Through the 1990s, gaming was mainly a single-player-focused experience. There was no high-speed internet allowing consoles to facilitate online multiplayer gaming. Today, gaming is very much contiguous with social media. Top-selling games from Electronic Arts, Activision Blizzard, and Take-Two all thrive on their online, multiplayer game modes. Gamers expect it. It's not a coincidence that some of the most-watched games on Twitch have also been some of the top-selling games over the last year. These include Playerunknown's Battlegrounds on PC, Blizzard's Overwatch (which received over 100 game of the year awards in 2016 and has a player base over 30 million), and Take-Two's Grand Theft Auto V (the highest-rated game on console that has sold over 80 million copies).

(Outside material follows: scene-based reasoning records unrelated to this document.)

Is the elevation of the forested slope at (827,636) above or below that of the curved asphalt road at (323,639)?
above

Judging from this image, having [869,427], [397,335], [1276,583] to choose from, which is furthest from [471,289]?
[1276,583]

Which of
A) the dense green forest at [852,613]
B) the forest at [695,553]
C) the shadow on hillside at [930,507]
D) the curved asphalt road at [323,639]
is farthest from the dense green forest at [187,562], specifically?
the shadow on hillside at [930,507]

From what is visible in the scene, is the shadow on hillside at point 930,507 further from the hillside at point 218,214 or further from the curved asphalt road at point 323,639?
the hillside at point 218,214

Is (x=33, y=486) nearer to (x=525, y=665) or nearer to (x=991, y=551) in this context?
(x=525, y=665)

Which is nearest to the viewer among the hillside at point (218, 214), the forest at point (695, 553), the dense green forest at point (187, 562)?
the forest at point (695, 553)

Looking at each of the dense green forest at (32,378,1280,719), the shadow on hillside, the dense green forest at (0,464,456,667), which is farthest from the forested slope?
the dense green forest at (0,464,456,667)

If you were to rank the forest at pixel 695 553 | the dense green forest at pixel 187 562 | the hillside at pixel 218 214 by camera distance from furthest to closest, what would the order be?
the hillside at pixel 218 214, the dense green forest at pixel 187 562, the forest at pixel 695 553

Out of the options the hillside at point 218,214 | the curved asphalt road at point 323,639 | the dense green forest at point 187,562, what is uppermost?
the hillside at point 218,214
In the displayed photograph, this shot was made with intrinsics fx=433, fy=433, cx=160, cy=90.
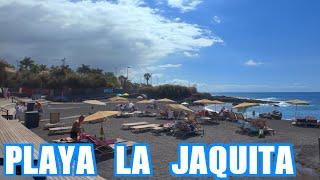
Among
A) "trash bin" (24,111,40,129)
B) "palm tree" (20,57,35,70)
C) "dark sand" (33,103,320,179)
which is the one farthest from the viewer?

A Sony Playstation virtual reality headset

Sony Playstation VR headset. IMAGE SOURCE: PLAYSTATION.COM

40% of frequent gamers say they're likely to buy a virtual reality system within the next year

Virtual reality (VR) got off to a slow start in 2016, but seems destined for a bright future. SuperData Research estimates the VR market to reach $28 billion by 2020, and Sony (NYSE: SNE) is well-positioned to benefit with Playstation VR. According to Nielsen, Sony Playstation VR is the top choice for gamers 13 and older versus competing VR headsets, including Samsung Gear VR, Facebook's Oculus Rift, Google Cardboard, and HTC Vive.

Suzanne Frey, an executive at Alphabet, is a member of The Motley Fool's board of directors. John Ballard owns shares of Activision Blizzard. The Motley Fool owns shares of and recommends Activision Blizzard, Alphabet (A shares), Alphabet (C shares), Amazon, Facebook, and Take-Two Interactive Software. The Motley Fool recommends Electronic Arts. The Motley Fool has a disclosure policy.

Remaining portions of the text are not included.